2027年型リビアンR2がようやく街中を走り始めたばかりだが、この電気自動車スタートアップはまだ多くの将来製品を抱えている。R2パフォーマンスメディアドライブの際、私たちはリビアンCEOのRJ・スカリンジに話を聞く機会を得た。そこで、R2TピックアップのようなR2の他のバリエーション、R3コンパクトSUV、RADチューニング車両、そして今後のR4およびR5車両のタイミングについて語り合った。以下がその内容だ。
リビアンチームの製品に対する考え方は、R1T、R1S、RCVを「同じ3ヶ月間のうちに、しかもCOVIDの真っ只中、そしてサプライチェーン危機の中で」発売して以来、劇的に変化したとスカリンジは語る。「それは不可能なほど困難で、私たちは即座に作り出した複雑さのすべてから這い上がってきたんだ。」
その経験が現在の製品リズムに活かされており、R2は2027年夏まで限られたオプションと製造の複雑さで展開される予定だ。「7年前の私なら、R2、R3、R3Xをすべて同時に発売していただろう。なぜなら私は製品が大好きで、できるだけ早くすべてを見たいからだ。しかし、R2に対する膨大な需要があることを認識し、私たちは[決断して]その非常に大きな需要のバックログを満たすことにした。その間に、これらの他の製品を発売するための運用準備を整えていく。」とスカリンジは述べた。
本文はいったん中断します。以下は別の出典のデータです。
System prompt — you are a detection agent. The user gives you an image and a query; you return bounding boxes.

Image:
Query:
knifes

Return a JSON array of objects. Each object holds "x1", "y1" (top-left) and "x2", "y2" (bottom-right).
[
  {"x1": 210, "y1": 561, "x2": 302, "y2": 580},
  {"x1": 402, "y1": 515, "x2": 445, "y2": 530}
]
当面、R2は同社のイリノイ州ノーマル工場で、R1およびRCVとは別のラインで生産される。この設備により、同工場は年間約16万台のR2を生産可能だ。リビアンのジョージア州スタントンスプリングス工場では起工式が行われており、ここでは年間30万台のR2とR3を生産する予定だ。この工場の用地は整地されたものの、建物自体の垂直建設は2026年4月時点でまだ開始されておらず、現在の見積もりでは、ジョージア州で最初に生産されるR2がラインオフするのは2028年になる見込みだ。
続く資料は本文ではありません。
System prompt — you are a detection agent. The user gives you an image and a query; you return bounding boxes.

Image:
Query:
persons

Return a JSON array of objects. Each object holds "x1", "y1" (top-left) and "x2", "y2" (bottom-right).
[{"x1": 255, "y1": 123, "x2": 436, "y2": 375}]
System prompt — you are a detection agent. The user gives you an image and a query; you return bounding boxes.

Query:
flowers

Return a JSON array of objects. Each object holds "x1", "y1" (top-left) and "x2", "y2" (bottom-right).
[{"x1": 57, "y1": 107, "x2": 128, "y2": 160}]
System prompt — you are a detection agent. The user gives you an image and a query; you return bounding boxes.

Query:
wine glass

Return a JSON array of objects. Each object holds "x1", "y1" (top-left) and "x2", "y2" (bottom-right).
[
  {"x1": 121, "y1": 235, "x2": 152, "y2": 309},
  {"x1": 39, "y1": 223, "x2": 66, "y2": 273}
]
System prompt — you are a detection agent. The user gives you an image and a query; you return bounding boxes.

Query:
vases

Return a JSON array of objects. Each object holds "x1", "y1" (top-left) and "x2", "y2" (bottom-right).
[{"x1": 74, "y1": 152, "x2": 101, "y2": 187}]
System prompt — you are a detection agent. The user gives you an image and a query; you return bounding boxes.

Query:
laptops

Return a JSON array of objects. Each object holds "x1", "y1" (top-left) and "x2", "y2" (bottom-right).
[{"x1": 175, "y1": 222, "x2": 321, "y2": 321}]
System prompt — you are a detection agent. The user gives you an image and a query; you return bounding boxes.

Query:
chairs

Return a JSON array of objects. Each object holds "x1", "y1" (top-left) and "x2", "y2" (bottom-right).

では、次は何か?スカリンジによれば、「R2の次に最も市場の力を引き出すのは、実はR3だと考えている。将来のバリエーションは登場するかもしれないが、それらはR3の後に続くことになるだろう。」
リビアン・ジョージアの状況を考慮すると、R3の生産は早くても2028年、おそらく2029年モデルとしてとなる。スカリンジのタイムラインが守られるなら、R2とR3の他の「バリエーション」が街中を走るのは、早くても2029年まで待たなければならないことを意味する。
ジョージア工場が完成すれば、いくつかのバリエーションに加え、リビアンR4とR5という2つの新製品が登場すると予想している。R4やR5がどのような形態になるかはまだわかっていない。過去にリビアンの「アドベンチャーバン」に関する噂を耳にしたことはあるが、それが日の目を見ることはないだろう。
R2に関して言えば、ピックアップバージョンは今年代末頃にほぼ確実に登場するだろう。「私たちにはR1Tがあるので、『R2Tがあったらどうだろう?』と想像するのはそれほど難しくない。」とスカリンジは語った。
しかしその前に、R2ロボタクシーが登場する。リビアンとウーバーは、2028年までにサンフランシスコとマイアミでライドヘイリングサービス向けに1万台の無人運転R2を配備する提携を発表した。ウーバーはまた、初期試験が成功した場合、2030年にさらに4万台のR2ロボタクシーのオプションを取得することに合意しており、国際的にリビアンの自動運転車を展開することを目指している。
その一方で、同社の情報筋は、R2の「よりハードコアなバージョン」が登場し、オンロードとオフロードの両方でより優れたパフォーマンスを発揮すると語っている。これはおそらくRADチューニングされたR2Xで、3モーター構成で約850馬力を備えることになるだろう。
RADと言えば、リビアン・アドベンチャー・デパートメント(BMWのMやメルセデスのAMGに相当する同社の部門)が「近いうちに」存在感を示すだろうとスカリンジは語る。RADの創設に先立つものではあるが、2024年のR3Xコンセプト——ワイドボディ、3モーター、ラリーにインスパイアされたR3のバリエーション——は、RADの考え方を予告している。
現在はすべての注目がR2とR3に集まっている。そのため、2021年から断続的に開発が進められてきたR1Xが、最初に市場に出るRAD製品になる可能性が高いと考えている。そのプレビューも「近いうちに」行われるだろう。
私たちは以前、R1Xはポルシェ・カイエンターボのオンロード性能とジープ・ラングラー・ルビコンまたはランドローバー・ディフェンダーのオフロード性能を兼ね備えたファストバックスタイルのR1Sになると報じた。現在の計画がどうなっているかはわからないが、それを知るのにそれほど長く待つ必要はなさそうだ。